__Extracted entries__.
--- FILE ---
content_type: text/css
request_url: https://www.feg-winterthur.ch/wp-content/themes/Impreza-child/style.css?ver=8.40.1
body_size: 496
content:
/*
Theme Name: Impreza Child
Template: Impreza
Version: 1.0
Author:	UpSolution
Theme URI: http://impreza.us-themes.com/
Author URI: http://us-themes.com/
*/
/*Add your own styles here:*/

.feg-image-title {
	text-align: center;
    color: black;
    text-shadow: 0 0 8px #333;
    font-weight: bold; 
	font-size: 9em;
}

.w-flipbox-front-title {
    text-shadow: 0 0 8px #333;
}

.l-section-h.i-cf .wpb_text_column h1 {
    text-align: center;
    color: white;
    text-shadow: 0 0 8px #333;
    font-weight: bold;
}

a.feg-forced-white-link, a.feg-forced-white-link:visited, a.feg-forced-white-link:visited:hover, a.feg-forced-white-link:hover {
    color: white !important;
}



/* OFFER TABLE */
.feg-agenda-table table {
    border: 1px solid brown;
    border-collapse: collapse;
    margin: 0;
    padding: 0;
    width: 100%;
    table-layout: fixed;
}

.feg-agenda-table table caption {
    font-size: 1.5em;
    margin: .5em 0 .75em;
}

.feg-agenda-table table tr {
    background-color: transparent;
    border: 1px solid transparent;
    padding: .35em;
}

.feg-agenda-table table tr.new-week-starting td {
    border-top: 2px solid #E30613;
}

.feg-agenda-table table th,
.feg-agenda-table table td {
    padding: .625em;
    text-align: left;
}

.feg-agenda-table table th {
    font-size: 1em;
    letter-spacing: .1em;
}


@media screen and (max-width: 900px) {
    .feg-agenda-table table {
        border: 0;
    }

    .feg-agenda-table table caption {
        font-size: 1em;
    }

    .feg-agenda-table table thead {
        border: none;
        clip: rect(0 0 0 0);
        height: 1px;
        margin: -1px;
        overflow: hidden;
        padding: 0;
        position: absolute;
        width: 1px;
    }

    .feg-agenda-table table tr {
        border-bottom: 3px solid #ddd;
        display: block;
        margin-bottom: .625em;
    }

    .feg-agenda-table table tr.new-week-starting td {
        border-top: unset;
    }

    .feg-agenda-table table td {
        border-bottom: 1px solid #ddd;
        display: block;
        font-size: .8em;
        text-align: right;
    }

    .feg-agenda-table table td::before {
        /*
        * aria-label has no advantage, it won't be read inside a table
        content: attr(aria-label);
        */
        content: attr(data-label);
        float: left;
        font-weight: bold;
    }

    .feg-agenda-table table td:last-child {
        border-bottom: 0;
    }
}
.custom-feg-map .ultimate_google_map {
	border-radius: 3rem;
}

__Exercise instructions__. Could each line above be retyped exactly?

__Response area__.
--- FILE ---
content_type: text/css
request_url: https://www.feg-winterthur.ch/wp-content/themes/Impreza-child/style.css?ver=8.40.1
body_size: 496
content:
/*
Theme Name: Impreza Child
Template: Impreza
Version: 1.0
Author:	UpSolution
Theme URI: http://impreza.us-themes.com/
Author URI: http://us-themes.com/
*/
/*Add your own styles here:*/

.feg-image-title {
	text-align: center;
    color: black;
    text-shadow: 0 0 8px #333;
    font-weight: bold; 
	font-size: 9em;
}

.w-flipbox-front-title {
    text-shadow: 0 0 8px #333;
}

.l-section-h.i-cf .wpb_text_column h1 {
    text-align: center;
    color: white;
    text-shadow: 0 0 8px #333;
    font-weight: bold;
}

a.feg-forced-white-link, a.feg-forced-white-link:visited, a.feg-forced-white-link:visited:hover, a.feg-forced-white-link:hover {
    color: white !important;
}



/* OFFER TABLE */
.feg-agenda-table table {
    border: 1px solid brown;
    border-collapse: collapse;
    margin: 0;
    padding: 0;
    width: 100%;
    table-layout: fixed;
}

.feg-agenda-table table caption {
    font-size: 1.5em;
    margin: .5em 0 .75em;
}

.feg-agenda-table table tr {
    background-color: transparent;
    border: 1px solid transparent;
    padding: .35em;
}

.feg-agenda-table table tr.new-week-starting td {
    border-top: 2px solid #E30613;
}

.feg-agenda-table table th,
.feg-agenda-table table td {
    padding: .625em;
    text-align: left;
}

.feg-agenda-table table th {
    font-size: 1em;
    letter-spacing: .1em;
}


@media screen and (max-width: 900px) {
    .feg-agenda-table table {
        border: 0;
    }

    .feg-agenda-table table caption {
        font-size: 1em;
    }

    .feg-agenda-table table thead {
        border: none;
        clip: rect(0 0 0 0);
        height: 1px;
        margin: -1px;
        overflow: hidden;
        padding: 0;
        position: absolute;
        width: 1px;
    }

    .feg-agenda-table table tr {
        border-bottom: 3px solid #ddd;
        display: block;
        margin-bottom: .625em;
    }

    .feg-agenda-table table tr.new-week-starting td {
        border-top: unset;
    }

    .feg-agenda-table table td {
        border-bottom: 1px solid #ddd;
        display: block;
        font-size: .8em;
        text-align: right;
    }

    .feg-agenda-table table td::before {
        /*
        * aria-label has no advantage, it won't be read inside a table
        content: attr(aria-label);
        */
        content: attr(data-label);
        float: left;
        font-weight: bold;
    }

    .feg-agenda-table table td:last-child {
        border-bottom: 0;
    }
}
.custom-feg-map .ultimate_google_map {
	border-radius: 3rem;
}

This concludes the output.